Uncertainty Baselines: Benchmarks for Uncertainty & Robustness in Deep
Learning
- URL: http://arxiv.org/abs/2106.04015v1
- Date: Mon, 7 Jun 2021 23:57:32 GMT
- Title: Uncertainty Baselines: Benchmarks for Uncertainty & Robustness in Deep
Learning
- Authors: Zachary Nado, Neil Band, Mark Collier, Josip Djolonga, Michael W.
Dusenberry, Sebastian Farquhar, Angelos Filos, Marton Havasi, Rodolphe
Jenatton, Ghassen Jerfel, Jeremiah Liu, Zelda Mariet, Jeremy Nixon, Shreyas
Padhy, Jie Ren, Tim G. J. Rudner, Yeming Wen, Florian Wenzel, Kevin Murphy,
D. Sculley, Balaji Lakshminarayanan, Jasper Snoek, Yarin Gal, Dustin Tran
- Abstract summary: We introduce Uncertainty Baselines: high-quality implementations of standard and state-of-the-art deep learning methods on a variety of tasks.
Each baseline is a self-contained experiment pipeline with easily reusable and extendable components.
We provide model checkpoints, experiment outputs as Python notebooks, and leaderboards for comparing results.
- Score: 66.59455427102152
- License: http://arxiv.org/licenses/nonexclusive-distrib/1.0/
- Abstract: High-quality estimates of uncertainty and robustness are crucial for numerous
real-world applications, especially for deep learning which underlies many
deployed ML systems. The ability to compare techniques for improving these
estimates is therefore very important for research and practice alike. Yet,
competitive comparisons of methods are often lacking due to a range of reasons,
including: compute availability for extensive tuning, incorporation of
sufficiently many baselines, and concrete documentation for reproducibility.

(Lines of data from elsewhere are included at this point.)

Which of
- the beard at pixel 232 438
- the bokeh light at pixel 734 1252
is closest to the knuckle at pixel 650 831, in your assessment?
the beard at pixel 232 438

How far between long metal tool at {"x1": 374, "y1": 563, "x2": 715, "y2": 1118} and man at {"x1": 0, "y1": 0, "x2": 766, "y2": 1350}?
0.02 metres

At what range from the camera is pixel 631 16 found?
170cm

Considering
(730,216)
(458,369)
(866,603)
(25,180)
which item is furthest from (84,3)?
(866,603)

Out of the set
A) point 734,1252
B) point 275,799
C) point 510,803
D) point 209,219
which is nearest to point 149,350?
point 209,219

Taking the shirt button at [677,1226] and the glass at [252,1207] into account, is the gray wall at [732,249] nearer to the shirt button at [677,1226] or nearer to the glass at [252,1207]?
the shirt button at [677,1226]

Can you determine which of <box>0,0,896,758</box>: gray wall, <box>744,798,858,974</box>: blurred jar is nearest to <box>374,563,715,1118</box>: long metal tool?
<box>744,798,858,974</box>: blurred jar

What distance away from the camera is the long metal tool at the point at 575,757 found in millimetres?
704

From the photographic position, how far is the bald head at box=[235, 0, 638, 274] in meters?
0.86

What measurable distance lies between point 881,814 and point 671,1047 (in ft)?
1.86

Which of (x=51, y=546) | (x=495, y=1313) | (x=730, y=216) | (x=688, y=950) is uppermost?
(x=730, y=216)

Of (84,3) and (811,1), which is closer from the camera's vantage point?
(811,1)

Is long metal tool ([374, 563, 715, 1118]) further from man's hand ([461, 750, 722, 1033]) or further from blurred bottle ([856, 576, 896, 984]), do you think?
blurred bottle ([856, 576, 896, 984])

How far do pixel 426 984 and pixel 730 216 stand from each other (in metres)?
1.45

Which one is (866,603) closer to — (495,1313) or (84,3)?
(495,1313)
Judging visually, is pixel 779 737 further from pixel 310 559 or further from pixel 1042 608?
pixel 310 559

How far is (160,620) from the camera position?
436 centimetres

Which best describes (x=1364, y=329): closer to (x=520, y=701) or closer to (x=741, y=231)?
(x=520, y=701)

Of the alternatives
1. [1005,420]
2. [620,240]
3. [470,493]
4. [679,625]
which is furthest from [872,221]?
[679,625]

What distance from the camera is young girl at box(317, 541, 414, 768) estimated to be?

In
this paper we introduce Uncertainty Baselines: high-quality implementations of
standard and state-of-the-art deep learning methods on a variety of tasks. As
of this writing, the collection spans 19 methods across 9 tasks, each with at
least 5 metrics. Each baseline is a self-contained experiment pipeline with
easily reusable and extendable components. Our goal is to provide immediate
starting points for experimentation with new methods or applications.
Additionally we provide model checkpoints, experiment outputs as Python
notebooks, and leaderboards for comparing results. Code available at
https://github.com/google/uncertainty-baselines.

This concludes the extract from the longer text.